You haven't shown your working here.

Originally Posted by Punch
...Therefore, least number of missiles to be launched is equals to 1.
The answer should be, of course, $n > 1.523$. So $n = 2$.

Hello PunchYou haven't shown your working here.

And your answer is clearly not correct, is it?The answer should be, of course, $n > 1.523$. So $n = 2$.

Hi, can you please show me the workings to get to n> 1.523?

This is because I used logarithms to solve it. However, since this question falls under the elementary maths category, I am unable to solve it this way but I can't think of another way to solve it ...

Also, I am unable to work out the answer given by you which is [tex]
n > 1.523 by using logarithms.

6. Hello Punch
Originally Posted by Punch
Hi, can you please show me the workings to get to n> 1.523?

This is because I used logarithms to solve it. However, since this question falls under the elementary maths category, I am unable to solve it this way but I can't think of another way to solve it ...

Also, I am unable to work out the answer given by you which is [tex]
n > 1.523 by using logarithms.
Yes, you do use logarithms to solve this equation, but be careful with the direction of the inequality sign. You get:
$(0.1)^n < 0.03$

$\Rightarrow n\log(0.1) < \log(0.03)$
So far, so good. But you can't then say:
$\Rightarrow n < \frac{\log(0.03)}{\log(0.1)}$
Can you see why not? It's because you have divided both sides of the inequality by $\log(0.1)$ and $\log(0.1)$ is negative.
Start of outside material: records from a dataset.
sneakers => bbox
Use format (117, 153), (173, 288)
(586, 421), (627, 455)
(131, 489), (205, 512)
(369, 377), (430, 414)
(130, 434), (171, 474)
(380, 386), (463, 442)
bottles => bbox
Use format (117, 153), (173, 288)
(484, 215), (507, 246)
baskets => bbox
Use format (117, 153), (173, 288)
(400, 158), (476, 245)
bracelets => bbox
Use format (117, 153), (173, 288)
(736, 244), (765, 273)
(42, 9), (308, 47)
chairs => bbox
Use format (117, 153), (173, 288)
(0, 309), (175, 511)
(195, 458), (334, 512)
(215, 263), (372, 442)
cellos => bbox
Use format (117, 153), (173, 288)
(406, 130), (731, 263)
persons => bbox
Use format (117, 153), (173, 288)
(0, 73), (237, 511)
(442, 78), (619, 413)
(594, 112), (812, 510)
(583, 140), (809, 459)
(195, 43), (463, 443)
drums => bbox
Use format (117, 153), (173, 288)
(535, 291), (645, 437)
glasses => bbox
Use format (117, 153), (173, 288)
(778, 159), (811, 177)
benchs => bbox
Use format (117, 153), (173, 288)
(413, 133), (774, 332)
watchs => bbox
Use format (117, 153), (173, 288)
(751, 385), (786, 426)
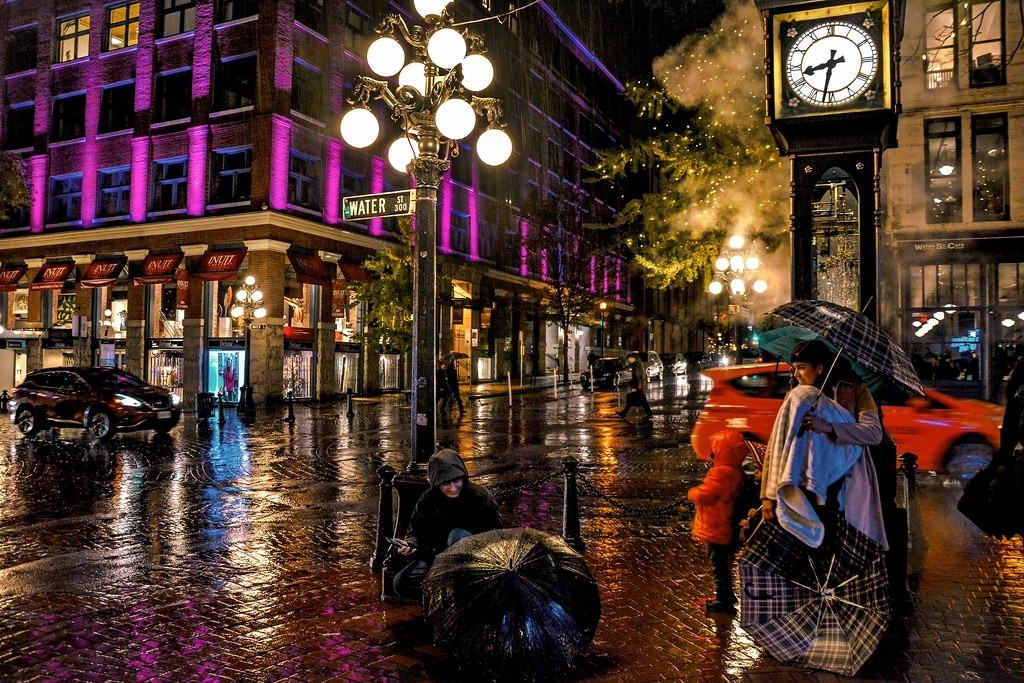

So you must reverse the direction of the inequality, and say:
$\Rightarrow n > \frac{\log(0.03)}{\log(0.1)}$
$-2x < -10$
Does that mean (dividing both sides by $-2$) that:
$x < \frac{-10}{-2}$

$\Rightarrow x < 5$ ?
No, of course it should be:
$x > 5$
Is that OK now?

Hello PunchYes, you do use logarithms to solve this equation, but be careful with the direction of the inequality sign. You get:
$(0.1)^n < 0.03$

$\Rightarrow n\log(0.1) < \log(0.03)$
So far, so good. But you can't then say:
$\Rightarrow n < \frac{\log(0.03)}{\log(0.1)}$
Can you see why not? It's because you have divided both sides of the inequality by $\log(0.1)$ and $\log(0.1)$ is negative. So you must reverse the direction of the inequality, and say:
$\Rightarrow n > \frac{\log(0.03)}{\log(0.1)}$
$-2x < -10$
Does that mean (dividing both sides by $-2$) that:
$x < \frac{-10}{-2}$

$\Rightarrow x < 5$ ?
No, of course it should be:
$x > 5$
Is that OK now?

Thanks, I didn't know that... Is it then true that if I were to divide both side of an equality by a negative number, I would have to flip the equality sign?
If it is, what about dividing just one side with a negative number?

Also, is there an alternative other than using logarithms?

8. Originally Posted by Punch
Thanks, I didn't know that... Is it then true that if I were to divide both side of an equality by a negative number, I would have to flip the equality sign?
Yes. If you multiply or divide both sides of an inequality by a negative number, you flip the inequality sign.
If it is, what about dividing just one side with a negative number?
Now you know that's not going to make sense! You never divide just one side of either an equation or an inequality by something.
Also, is there an alternative other than using logarithms?
You could simply use a calculator, and multiply $0.1$ by itself until the result was less than $0.03$. (In fact, of course, you only need do it once, because $0.1^2 = 0.01$.) Or you could say:
$(0.1)^n<0.03$

$\Rightarrow \left(\frac1{10}\right)^n<\frac{3}{100}$

$\Rightarrow \left(\frac{10}{1}\right)^n>\frac{100}{3}$ (Notice we flip the inequality sign here, too.)

$\Rightarrow 10^n > 33.33...$

$\Rightarrow$ the minimum value of $n$ is $2$.